How do I feed PDFs from URLs to Claude?

Question

Accepted Answer

Feed PDFs from URLs to Claude by calling AgentFetch's `fetch_url` on the PDF URL — it auto-detects `application/pdf` content type, extracts text using pdfminer.six (with OCR fallback via Tesseract for scanned/image PDFs), and returns clean markdown the model can read directly.
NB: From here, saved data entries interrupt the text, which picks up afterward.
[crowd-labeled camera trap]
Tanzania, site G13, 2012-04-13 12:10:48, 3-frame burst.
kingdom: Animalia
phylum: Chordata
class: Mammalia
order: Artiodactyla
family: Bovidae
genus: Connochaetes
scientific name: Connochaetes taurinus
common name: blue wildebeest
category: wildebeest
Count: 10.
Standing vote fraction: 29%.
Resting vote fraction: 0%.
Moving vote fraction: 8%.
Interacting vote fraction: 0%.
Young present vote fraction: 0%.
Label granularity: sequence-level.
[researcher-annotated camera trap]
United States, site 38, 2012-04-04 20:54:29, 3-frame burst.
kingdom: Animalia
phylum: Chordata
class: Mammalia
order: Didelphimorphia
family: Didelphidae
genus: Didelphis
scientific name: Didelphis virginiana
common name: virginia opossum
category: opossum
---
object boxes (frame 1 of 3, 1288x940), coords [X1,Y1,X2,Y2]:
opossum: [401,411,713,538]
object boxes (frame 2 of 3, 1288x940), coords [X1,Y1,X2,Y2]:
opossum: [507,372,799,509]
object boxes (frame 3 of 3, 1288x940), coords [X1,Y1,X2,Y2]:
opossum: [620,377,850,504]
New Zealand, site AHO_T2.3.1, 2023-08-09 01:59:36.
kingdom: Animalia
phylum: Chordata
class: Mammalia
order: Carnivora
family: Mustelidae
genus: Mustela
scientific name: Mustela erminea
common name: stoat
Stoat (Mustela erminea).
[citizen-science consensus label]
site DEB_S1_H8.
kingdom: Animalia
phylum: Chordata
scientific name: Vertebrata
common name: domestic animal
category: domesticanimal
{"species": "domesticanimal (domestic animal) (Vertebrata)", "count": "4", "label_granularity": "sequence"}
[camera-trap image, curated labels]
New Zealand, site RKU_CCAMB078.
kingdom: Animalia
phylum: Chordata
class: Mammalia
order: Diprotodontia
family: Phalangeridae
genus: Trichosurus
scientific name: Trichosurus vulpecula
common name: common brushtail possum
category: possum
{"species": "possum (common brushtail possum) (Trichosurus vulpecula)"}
Example: `fetch_url("https://arxiv.org/pdf/2401.12345.pdf")` returns the paper's text as ~10-30KB of markdown. Without this preprocessing, Claude Desktop and Cursor can't read PDFs at URLs — Claude's native `document` content block requires base64 upload, not URL fetch, and even then it counts as a vision input (more expensive). Pipeline cost: a typical 20-page PDF is ~80KB binary → ~40KB text → ~10k tokens at $3/M Sonnet input = $0.03 to read. AgentFetch caches PDF extractions for 24 hours by default, so re-fetches are free. For arXiv specifically, prefer the HTML version when available (`/abs/` instead of `/pdf/`) — same content, 30-50% smaller markdown. For PDFs requiring OCR (scanned forms, historical archives, image-based reports), AgentFetch automatically detects the lack of text layer and routes through Tesseract; expect higher latency (~5-10s/page) and slightly noisier output. For form-fillable PDFs and tables, use the `extract_json` tool with a schema instead of raw text.